Friday, July 7, 2006

Keratotomy (or, my potential dalliance with prescription drugs)

I had my eyes operated on back in 1991. God, that's a long time ago.

I was married to my pharmaceutical-salesman husband, and the procedure was innovative and originated in Houston, where we lived at the time. It was specifically covered by our health insurance FOR THAT YEAR ONLY, because the CEO of his company wanted to have it done, himself. After that year, the window would be closed.

So I took it.

I was just starting my second year of architecture school, and the idea of messing with my eyes was a little - daunting. But it was a once-in-a-lifetime opportunity. Eye surgery, for $100 a pop. Well, popped eye, that is.

There were two hurdles. One, I was FREAKED OUT about it. Cut my eye? That's just not something I sign up for, willingly..... well. Two, I was too young. The 'rules' of the procedure required a 30-yr-old eye - one that had reached a level of growth stability that would make the operation accurate and binding. I was only 22.

I, even with my subconscious quaking fear of the operation, would not stand to be turned down. Enter charm and persuasion. I made my pitch - that I knew that I was under the age threshold for the procedure, but that my expectations were not to achieve 100%, but to supplement my active lifestyle, to be able to do the camping, watersports, etc., without dealing with contact lenses. I needed my freedom. End result is: they agreed to do it.

Now, I just had to go through with it.

The procedure involved measuring the curvature of my cornea and making radial cuts that would allow the cornea surface to flatten, thus counteracting the oblong shape of my eye. As my eye was very young, they would only take the procedure to 70%, out of concern that my eye might 'over-react' to the flattening, and make me FAR sighted. 70%. That sounded fine to me.

What DIDN'T sound fine to me was the fact that I'd be AWAKE for the procedure. And that in order to work things around my work and school schedule, I'd need to schedule each eye separately, so I'd have to go through it TWICE.

Let me tell you, not much rivals upcoming conscious-eye-surgery in the generation of bad dreams department. Add to it I'm a VERY visual person with a VERY active imagination, and you guessed it - myriads of horrific nightmares. The dental scene in Marathon Man type nightmares. Requiem for a Dream type nightmares. Japanese horror film, Audition, type nightmares.

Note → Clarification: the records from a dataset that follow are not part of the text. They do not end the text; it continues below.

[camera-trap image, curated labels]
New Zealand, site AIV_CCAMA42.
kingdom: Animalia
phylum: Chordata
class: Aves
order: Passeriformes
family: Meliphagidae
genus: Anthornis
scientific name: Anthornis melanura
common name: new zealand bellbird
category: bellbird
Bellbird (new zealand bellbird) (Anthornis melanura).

The morning of the first operation, I was quaking in my boots. I mustered up all the steely stoicism I could, and tried to keep it together. They did a routine checkup, and approved me for surgery. They laid me on a gurney, and gave me a Valium.

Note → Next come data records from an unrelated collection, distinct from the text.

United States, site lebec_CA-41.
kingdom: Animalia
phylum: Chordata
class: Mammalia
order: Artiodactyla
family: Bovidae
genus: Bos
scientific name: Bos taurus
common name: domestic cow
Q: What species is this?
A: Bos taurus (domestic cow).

This was the first time I'd ever taken Valium, and my concept of it being a 50's-era 'Mother's Little Helper', didn't help my faith that this would calm the inner panic I was feeling. After about 10 minutes, they moved me to the staging area, where some mysterious (and likely horrific) head harness was strapped on to immobilize me, and another (also mysterious, also horrific) utensil effectively separated my lids, and clamped onto my eyeball.

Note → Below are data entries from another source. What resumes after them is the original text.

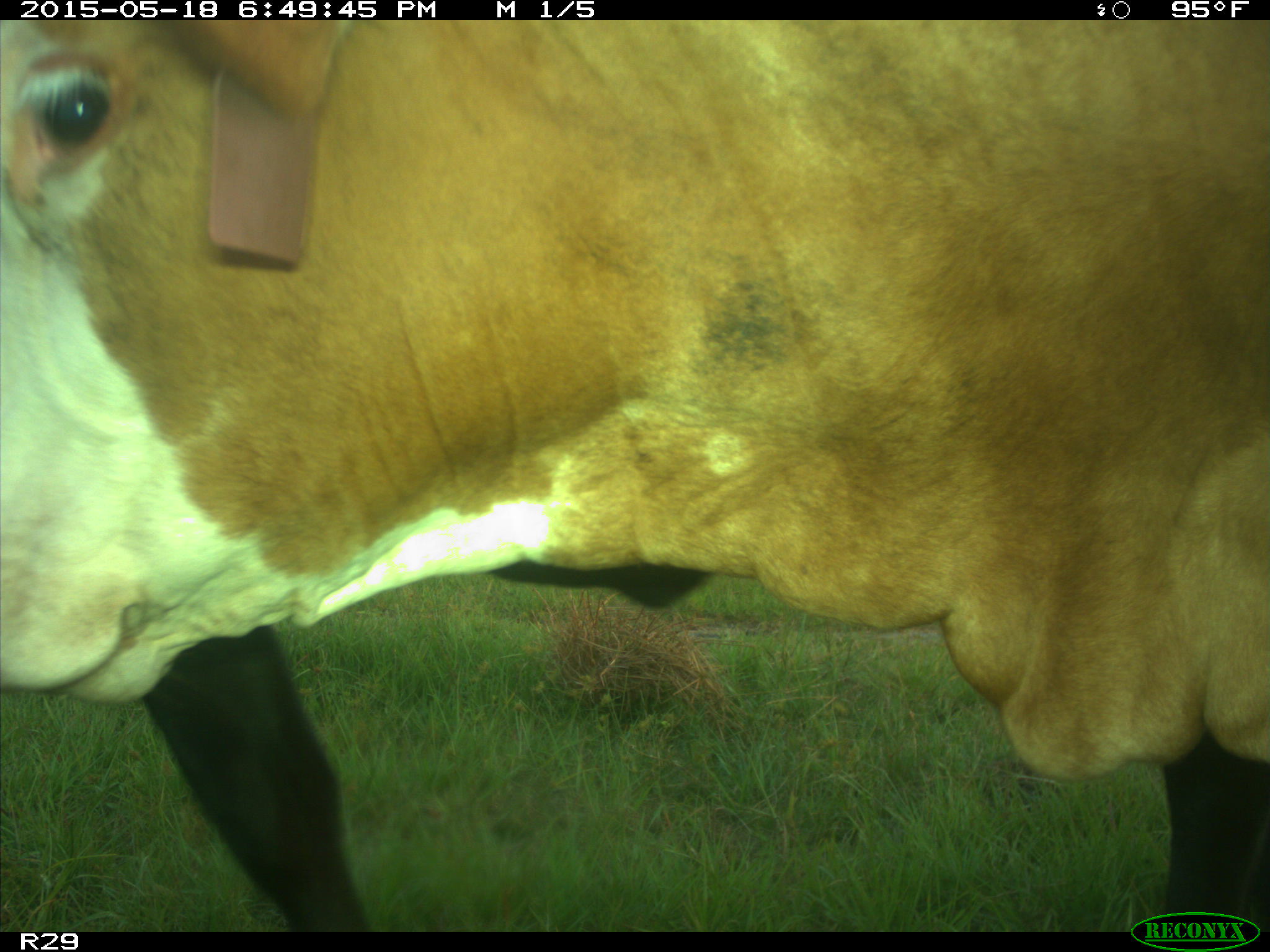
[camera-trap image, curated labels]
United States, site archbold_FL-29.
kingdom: Animalia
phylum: Chordata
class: Mammalia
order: Artiodactyla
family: Bovidae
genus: Bos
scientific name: Bos taurus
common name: domestic cow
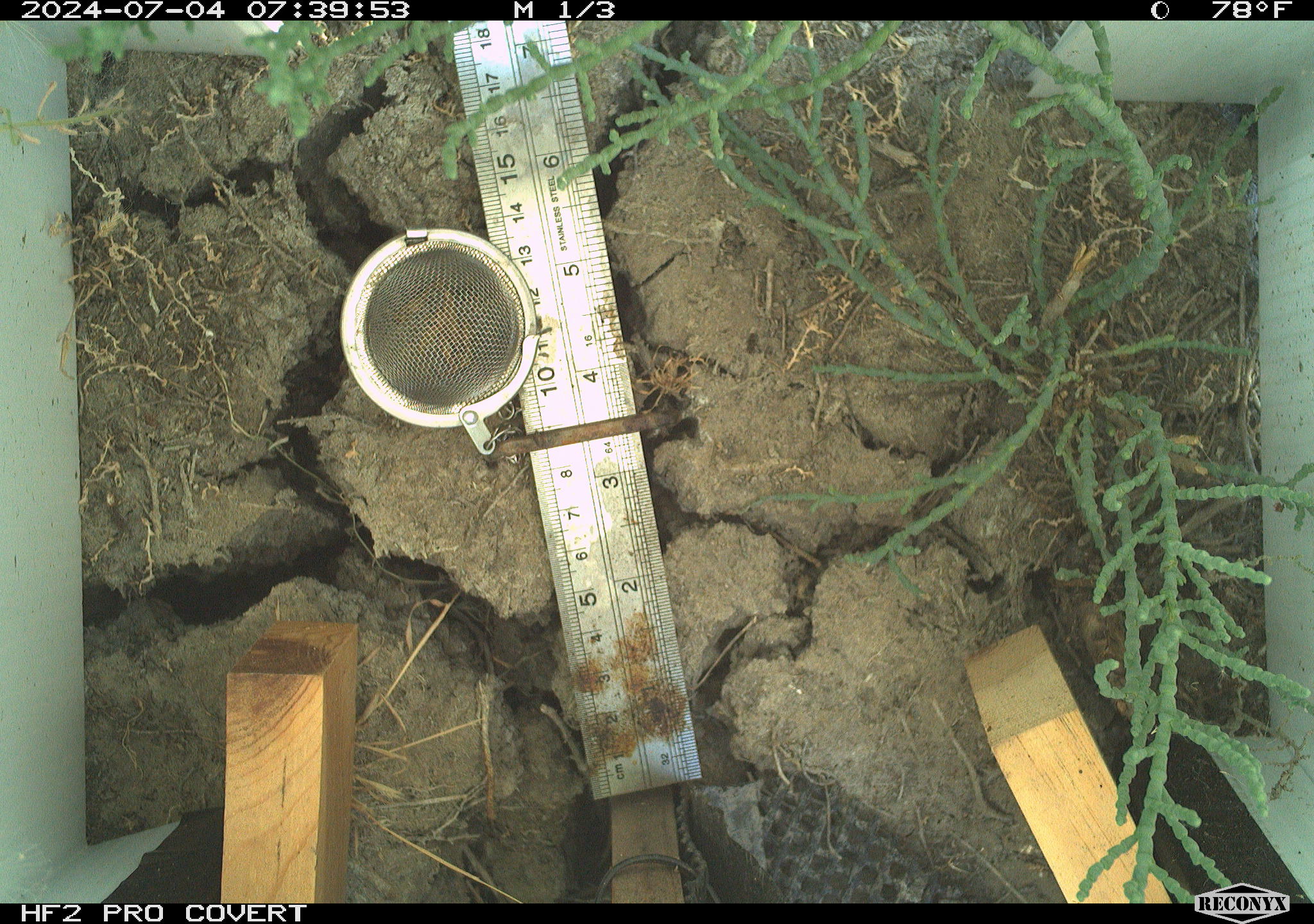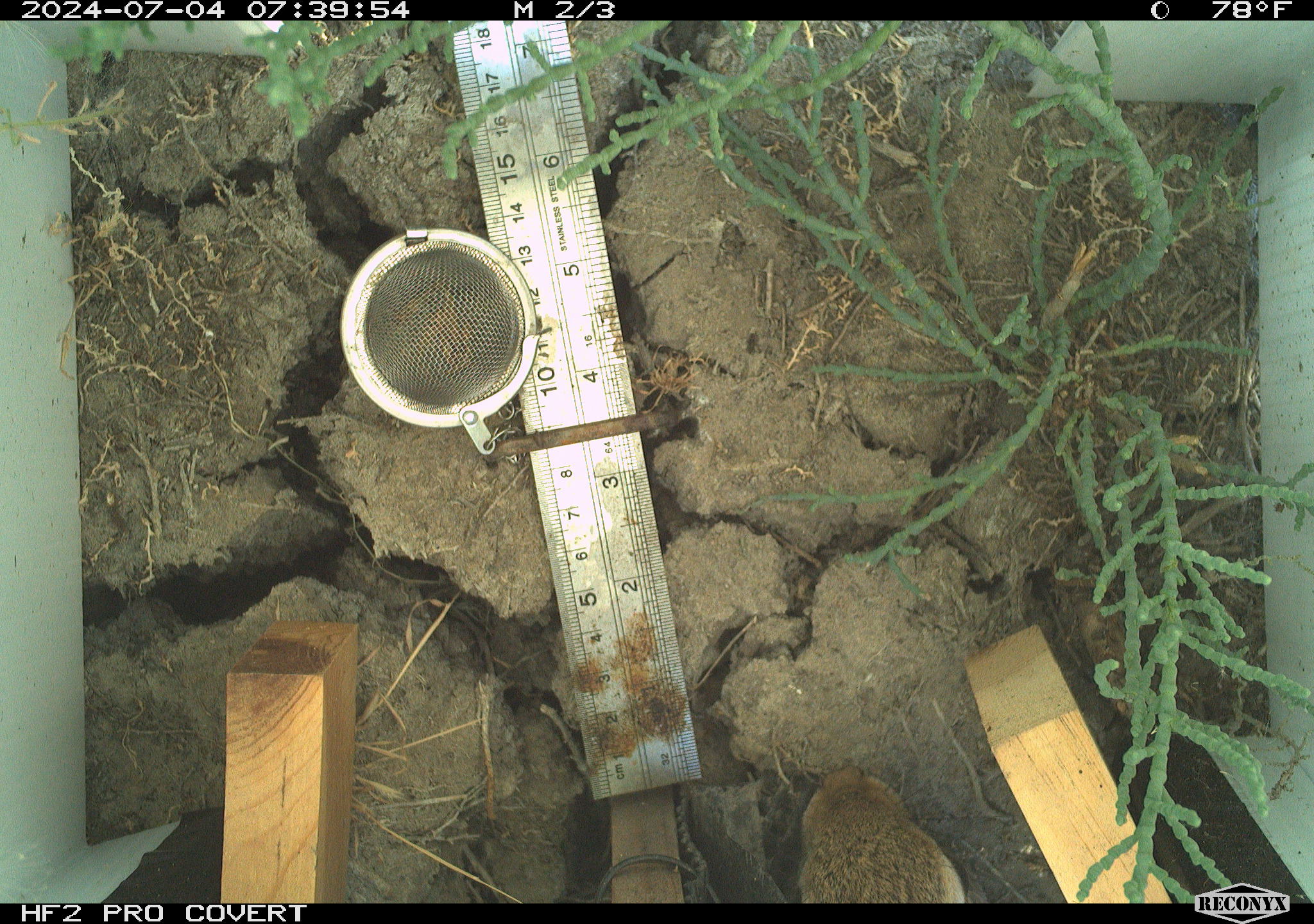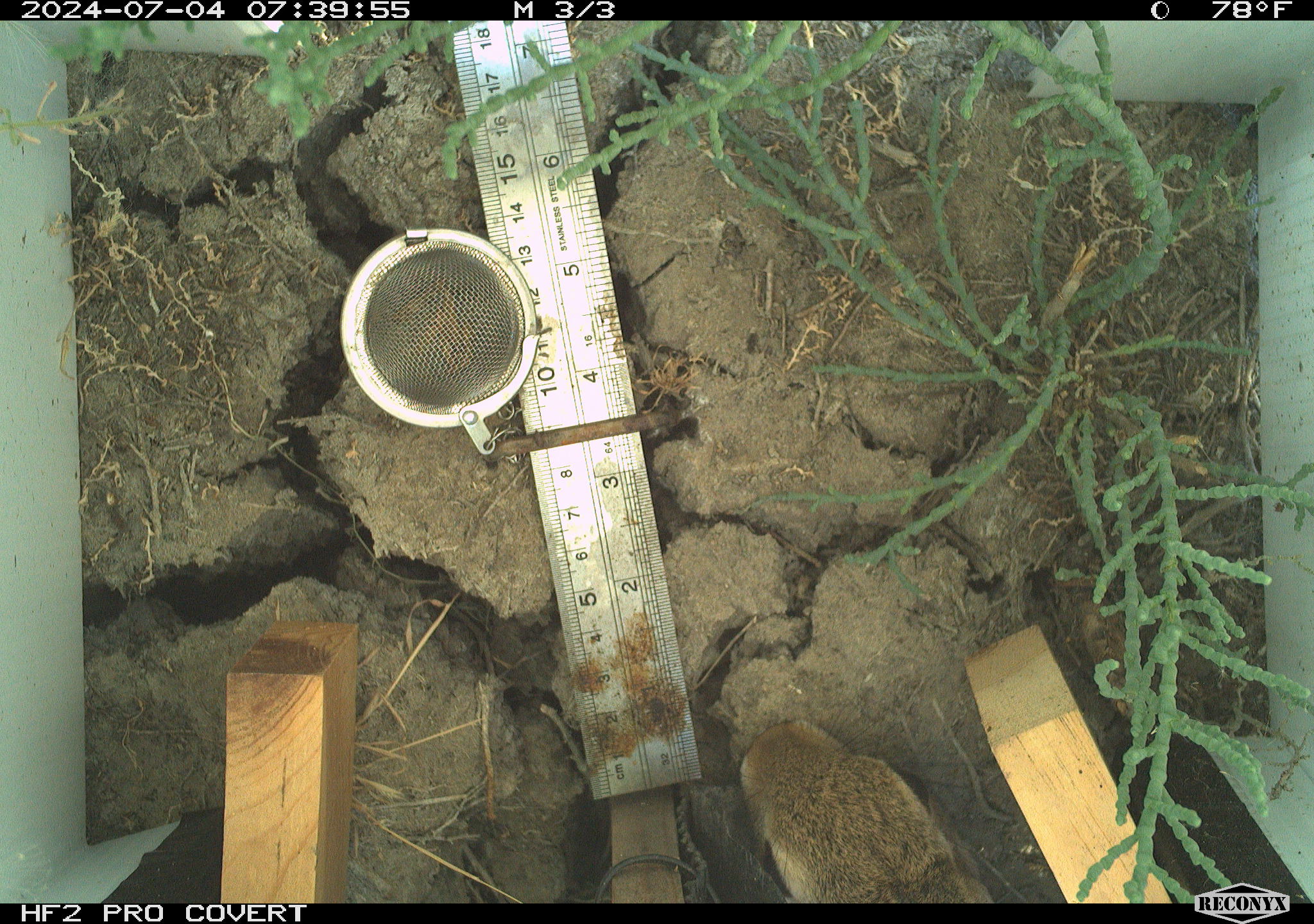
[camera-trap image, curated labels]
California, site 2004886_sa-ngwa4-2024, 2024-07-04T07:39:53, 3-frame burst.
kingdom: Animalia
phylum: Chordata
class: Mammalia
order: Lagomorpha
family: Leporidae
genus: Sylvilagus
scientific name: Sylvilagus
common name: cottontail rabbits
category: sylvilagus species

THAT is when I realized how potently effective Valium is. Because the inner scream had subsided. Because I wasn't clinging to the ceiling tiles.

They doused my eye with a combo of topical anelgesic and antibiotics, to immediately fill the cuts as they were made, to minimize the risk of infection. They stamped the pre-measured pattern onto the surface of my eye, and positioned the multi-headed operation task light directly over my head. And began.

Now, this part I don't really remember, but in recovery, the nurses (and my then-husband, who'd observed the entire procedure on a monitor located outside the operating room and described everything in grotesque detail to me later) were chuckling over my response to the doctor, when asked if 'everything was okay'. I replied, in an awestruck tone, "this is the most BEAUTIFUL, BEAUTIFUL, BEAUTIFUL thing I have EVER seen!"

Apparently, swirled chemicals on my eye, backlit by a multi-bulbed operation light, observed under the influence of a mind-altering benzodiazepine derivative, is pretty damn cool.

And THIS is why I don't do drugs. Because, clearly, I'd become addicted. After all, how could I ever walk away from ongoing opportunities to up the ante on the most BEAUTIFUL, BEAUTIFUL, BEAUTIFUL vision I'd ever seen?